Chainlit is a Python-based package for building AI apps with chatbot interfaces. It handles authentication and offers integrations with various backend systems, databases, and cloud services. With over 5 million downloads in the past year from the Python Index (PyPI), Chainlit is often mentioned in tutorials for building user-facing interfaces for RAG systems and other LLM-powered apps.

The two vulnerabilities, tracked as CVE-2026-22218 and CVE-2026-22219, were fixed in version 2.9.4, released last month. The release notes at the time mentioned a “security vulnerability fix” but no other details until the advisory was released this week.

Arbitrary file reads through custom elements

The first vulnerability (CVE-2026-22218) is located in the framework’s Element class. In Chainlit, elements are pieces of content that can be attached to a message, for example images, PDF files, videos, audio files, and dataframes, among others.

The framework’s Element class also supports a custom type for displaying JavaScript XML (JSX) files inside a message. JSX files extend JavaScript’s syntax to display HTML and are commonly used by libraries such as React.

The Zafran researchers discovered that this custom element gives attackers control over all its properties, because it does not validate the fields. For example, if attackers send a custom element with the path property set to any file on the server, the file will be returned to the user session.

Because of this, the flaw allows attackers to read any arbitrary file from the server, plenty of which could include sensitive information. For example, the /proc/self/environ file is used to store environment variables, and these can contain API keys, credentials, internal file paths, database paths, tokens for AWS and other cloud services, and even CHAINLIT_AUTH_SECRET, a secret that’s used to sign authentication tokens when authentication is enabled.

On top of that, if LangChain is used as the orchestration layer behind Chainlit and caching is enabled, user prompts sent to the LLM and the corresponding responses are saved to a file called .chainlit/.langchain.db. This file stores prompts across users and tenants, so attackers could exfiltrate it periodically to obtain sensitive information. Zafran’s proof-of-concept exploit involved leaking this file.

Cross-site request forgery

The second vulnerability (CVE-2026-22218) uses the same custom element as an attack vector but exploits it in a different way, through the URL property. By setting this field, attackers can force the server to trigger a request to the specified URL to fetch its contents and save it in the database.

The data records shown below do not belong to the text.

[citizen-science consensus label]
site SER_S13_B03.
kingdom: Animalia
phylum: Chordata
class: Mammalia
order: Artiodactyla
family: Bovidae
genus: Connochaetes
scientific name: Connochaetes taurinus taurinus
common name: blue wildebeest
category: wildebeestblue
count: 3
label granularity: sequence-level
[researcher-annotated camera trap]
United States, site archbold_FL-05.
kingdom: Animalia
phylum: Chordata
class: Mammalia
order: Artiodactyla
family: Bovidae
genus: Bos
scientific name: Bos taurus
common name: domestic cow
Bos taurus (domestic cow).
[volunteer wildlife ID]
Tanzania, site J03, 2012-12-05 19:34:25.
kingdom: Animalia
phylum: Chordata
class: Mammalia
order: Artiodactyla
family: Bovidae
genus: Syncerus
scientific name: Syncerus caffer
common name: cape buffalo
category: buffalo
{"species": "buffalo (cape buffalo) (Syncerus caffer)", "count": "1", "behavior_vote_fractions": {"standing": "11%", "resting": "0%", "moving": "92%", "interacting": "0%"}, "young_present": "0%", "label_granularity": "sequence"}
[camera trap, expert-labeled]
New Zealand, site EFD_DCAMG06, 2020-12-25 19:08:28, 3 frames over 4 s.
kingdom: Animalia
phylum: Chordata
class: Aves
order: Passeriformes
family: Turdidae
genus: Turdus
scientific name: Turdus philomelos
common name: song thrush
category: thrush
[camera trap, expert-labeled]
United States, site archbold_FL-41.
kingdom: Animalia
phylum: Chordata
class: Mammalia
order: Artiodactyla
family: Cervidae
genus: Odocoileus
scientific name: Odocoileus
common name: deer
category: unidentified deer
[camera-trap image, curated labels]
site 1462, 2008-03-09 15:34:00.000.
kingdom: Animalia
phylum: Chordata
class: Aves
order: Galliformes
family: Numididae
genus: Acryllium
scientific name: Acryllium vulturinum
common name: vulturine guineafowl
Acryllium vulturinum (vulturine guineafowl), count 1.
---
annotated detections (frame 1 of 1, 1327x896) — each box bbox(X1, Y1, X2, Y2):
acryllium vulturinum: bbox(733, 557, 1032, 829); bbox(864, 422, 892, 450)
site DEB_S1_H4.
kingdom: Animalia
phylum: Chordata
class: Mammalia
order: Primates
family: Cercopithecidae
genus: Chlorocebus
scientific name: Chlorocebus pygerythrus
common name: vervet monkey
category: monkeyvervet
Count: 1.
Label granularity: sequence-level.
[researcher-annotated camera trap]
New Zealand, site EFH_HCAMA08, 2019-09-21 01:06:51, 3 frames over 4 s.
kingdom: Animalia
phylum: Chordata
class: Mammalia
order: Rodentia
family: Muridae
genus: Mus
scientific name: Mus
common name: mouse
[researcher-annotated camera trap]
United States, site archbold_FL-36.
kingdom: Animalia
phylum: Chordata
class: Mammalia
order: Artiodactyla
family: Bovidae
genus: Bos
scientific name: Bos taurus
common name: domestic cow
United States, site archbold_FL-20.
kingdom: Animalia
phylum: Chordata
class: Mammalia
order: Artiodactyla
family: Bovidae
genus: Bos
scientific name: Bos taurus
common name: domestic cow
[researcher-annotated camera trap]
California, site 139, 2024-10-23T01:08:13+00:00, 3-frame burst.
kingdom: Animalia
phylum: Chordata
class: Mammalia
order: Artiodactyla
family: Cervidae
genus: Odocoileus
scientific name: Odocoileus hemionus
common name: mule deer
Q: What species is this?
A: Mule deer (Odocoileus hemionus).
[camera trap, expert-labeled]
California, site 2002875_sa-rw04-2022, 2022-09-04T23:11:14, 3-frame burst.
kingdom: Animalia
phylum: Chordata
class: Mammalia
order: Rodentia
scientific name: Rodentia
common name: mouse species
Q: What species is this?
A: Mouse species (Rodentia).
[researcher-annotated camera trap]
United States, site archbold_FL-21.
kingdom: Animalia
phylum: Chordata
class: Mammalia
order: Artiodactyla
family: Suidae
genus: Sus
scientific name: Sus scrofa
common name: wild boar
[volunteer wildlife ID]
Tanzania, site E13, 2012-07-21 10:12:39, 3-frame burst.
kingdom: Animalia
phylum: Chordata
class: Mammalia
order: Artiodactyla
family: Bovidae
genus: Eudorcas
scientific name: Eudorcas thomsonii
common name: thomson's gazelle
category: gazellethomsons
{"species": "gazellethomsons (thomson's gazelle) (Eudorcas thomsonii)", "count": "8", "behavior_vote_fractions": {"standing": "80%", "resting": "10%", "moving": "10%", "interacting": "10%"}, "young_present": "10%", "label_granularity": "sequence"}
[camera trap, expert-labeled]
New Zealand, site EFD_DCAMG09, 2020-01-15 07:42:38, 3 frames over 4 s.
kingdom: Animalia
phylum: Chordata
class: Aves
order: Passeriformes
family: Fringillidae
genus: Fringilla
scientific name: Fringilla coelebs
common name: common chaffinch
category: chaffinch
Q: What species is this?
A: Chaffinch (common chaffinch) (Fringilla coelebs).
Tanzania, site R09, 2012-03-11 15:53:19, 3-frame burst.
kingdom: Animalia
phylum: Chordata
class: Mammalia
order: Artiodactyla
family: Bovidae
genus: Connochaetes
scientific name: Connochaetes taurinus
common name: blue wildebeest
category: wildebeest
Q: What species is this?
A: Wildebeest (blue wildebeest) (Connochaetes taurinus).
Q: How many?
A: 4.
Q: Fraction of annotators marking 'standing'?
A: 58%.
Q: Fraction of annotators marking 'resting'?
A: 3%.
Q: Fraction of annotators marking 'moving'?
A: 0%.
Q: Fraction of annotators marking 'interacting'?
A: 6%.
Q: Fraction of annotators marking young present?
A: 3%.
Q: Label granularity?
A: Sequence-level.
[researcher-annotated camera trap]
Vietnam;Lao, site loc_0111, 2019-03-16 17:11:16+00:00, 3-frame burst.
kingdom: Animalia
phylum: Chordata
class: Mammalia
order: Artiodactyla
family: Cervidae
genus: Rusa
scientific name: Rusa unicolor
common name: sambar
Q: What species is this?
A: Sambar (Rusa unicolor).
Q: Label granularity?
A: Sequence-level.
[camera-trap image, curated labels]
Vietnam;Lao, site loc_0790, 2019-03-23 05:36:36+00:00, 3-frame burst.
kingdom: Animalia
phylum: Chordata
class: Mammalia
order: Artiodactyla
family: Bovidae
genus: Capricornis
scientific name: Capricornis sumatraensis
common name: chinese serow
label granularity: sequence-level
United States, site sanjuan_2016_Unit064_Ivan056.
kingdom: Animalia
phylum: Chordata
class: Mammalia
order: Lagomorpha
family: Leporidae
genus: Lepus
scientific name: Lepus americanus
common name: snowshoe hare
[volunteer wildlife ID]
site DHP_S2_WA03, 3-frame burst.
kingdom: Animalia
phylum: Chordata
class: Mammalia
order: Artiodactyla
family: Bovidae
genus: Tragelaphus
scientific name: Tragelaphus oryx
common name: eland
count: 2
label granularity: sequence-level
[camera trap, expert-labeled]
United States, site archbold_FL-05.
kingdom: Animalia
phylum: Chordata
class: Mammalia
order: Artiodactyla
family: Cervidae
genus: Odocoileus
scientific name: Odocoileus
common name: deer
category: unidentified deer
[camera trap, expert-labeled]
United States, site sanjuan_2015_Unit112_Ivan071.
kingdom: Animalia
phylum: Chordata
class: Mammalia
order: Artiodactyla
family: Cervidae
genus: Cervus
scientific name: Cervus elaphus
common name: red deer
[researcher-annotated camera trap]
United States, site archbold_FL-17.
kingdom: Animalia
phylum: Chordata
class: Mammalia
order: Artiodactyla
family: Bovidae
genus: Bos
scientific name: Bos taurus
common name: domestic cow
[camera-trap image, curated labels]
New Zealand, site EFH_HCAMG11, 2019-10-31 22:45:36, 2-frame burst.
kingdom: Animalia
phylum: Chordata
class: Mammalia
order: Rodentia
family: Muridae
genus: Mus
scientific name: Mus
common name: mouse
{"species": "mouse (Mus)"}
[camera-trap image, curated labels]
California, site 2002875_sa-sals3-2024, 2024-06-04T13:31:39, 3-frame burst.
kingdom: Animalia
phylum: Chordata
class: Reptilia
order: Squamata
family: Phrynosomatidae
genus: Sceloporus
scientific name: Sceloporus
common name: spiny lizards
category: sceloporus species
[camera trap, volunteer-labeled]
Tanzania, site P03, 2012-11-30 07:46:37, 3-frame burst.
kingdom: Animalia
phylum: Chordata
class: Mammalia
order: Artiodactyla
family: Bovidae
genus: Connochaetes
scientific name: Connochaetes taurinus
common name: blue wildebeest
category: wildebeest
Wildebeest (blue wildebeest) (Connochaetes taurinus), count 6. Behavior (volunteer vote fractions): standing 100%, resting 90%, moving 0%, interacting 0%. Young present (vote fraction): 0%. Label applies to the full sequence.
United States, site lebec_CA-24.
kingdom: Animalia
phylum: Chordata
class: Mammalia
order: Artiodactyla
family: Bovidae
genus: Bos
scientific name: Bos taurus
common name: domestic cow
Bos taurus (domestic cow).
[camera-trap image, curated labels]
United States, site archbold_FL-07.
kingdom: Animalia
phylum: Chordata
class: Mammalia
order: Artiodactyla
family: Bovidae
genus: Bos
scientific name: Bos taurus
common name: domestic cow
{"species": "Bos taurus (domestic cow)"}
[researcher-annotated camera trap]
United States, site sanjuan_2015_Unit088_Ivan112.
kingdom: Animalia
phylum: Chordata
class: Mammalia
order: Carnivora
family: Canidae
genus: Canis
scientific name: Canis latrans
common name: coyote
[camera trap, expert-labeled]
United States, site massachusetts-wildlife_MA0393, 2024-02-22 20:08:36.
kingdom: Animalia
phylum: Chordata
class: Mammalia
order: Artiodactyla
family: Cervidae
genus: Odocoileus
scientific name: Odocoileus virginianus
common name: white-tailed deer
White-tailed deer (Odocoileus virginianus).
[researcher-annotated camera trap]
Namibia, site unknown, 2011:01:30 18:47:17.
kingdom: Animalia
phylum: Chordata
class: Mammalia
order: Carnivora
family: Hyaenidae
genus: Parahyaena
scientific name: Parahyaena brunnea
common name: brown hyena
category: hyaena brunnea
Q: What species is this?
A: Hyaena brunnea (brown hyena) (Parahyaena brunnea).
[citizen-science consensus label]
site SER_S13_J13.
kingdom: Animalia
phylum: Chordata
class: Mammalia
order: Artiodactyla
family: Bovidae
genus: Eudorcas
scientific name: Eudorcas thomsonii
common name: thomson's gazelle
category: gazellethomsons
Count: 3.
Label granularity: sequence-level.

Chainlit uses PostgreSQL by default but can also use SQLAlchemy with different backends such as SQLite or cloud storage providers such as AWS S3 or Azure Blobs. By exploiting this vulnerability, attackers can trigger a cross-site request forgery (SSRF) to obtain credentials.

“If Chainlit is deployed on an AWS EC2 instance with IMDSv1 enabled, the SSRF vulnerability can be used to access http://169.254.169.254/latest/meta-data/iam/security-credentials/ and retrieve role endpoints, allowing lateral movement within the cloud account,” the researchers said.

By combining these two flaws, attackers can extract a lot of information and credentials but also the database itself or source code files from the application that might contain custom code.

“Once cloud credentials or IAM tokens are obtained from the server, the attacker is no longer limited to the application,” the researchers wrote in their report. “They gain access to the cloud environment behind it. Storage buckets, secrets managers, LLM, internal data, and other cloud resources may become accessible to an attacker.”

The Zafran report contains signatures for the Snort network intrusion detection system and for the Cloudflare web application firewall, which can be used to block attack attempts until the applications are updated to a patched Chainlit version.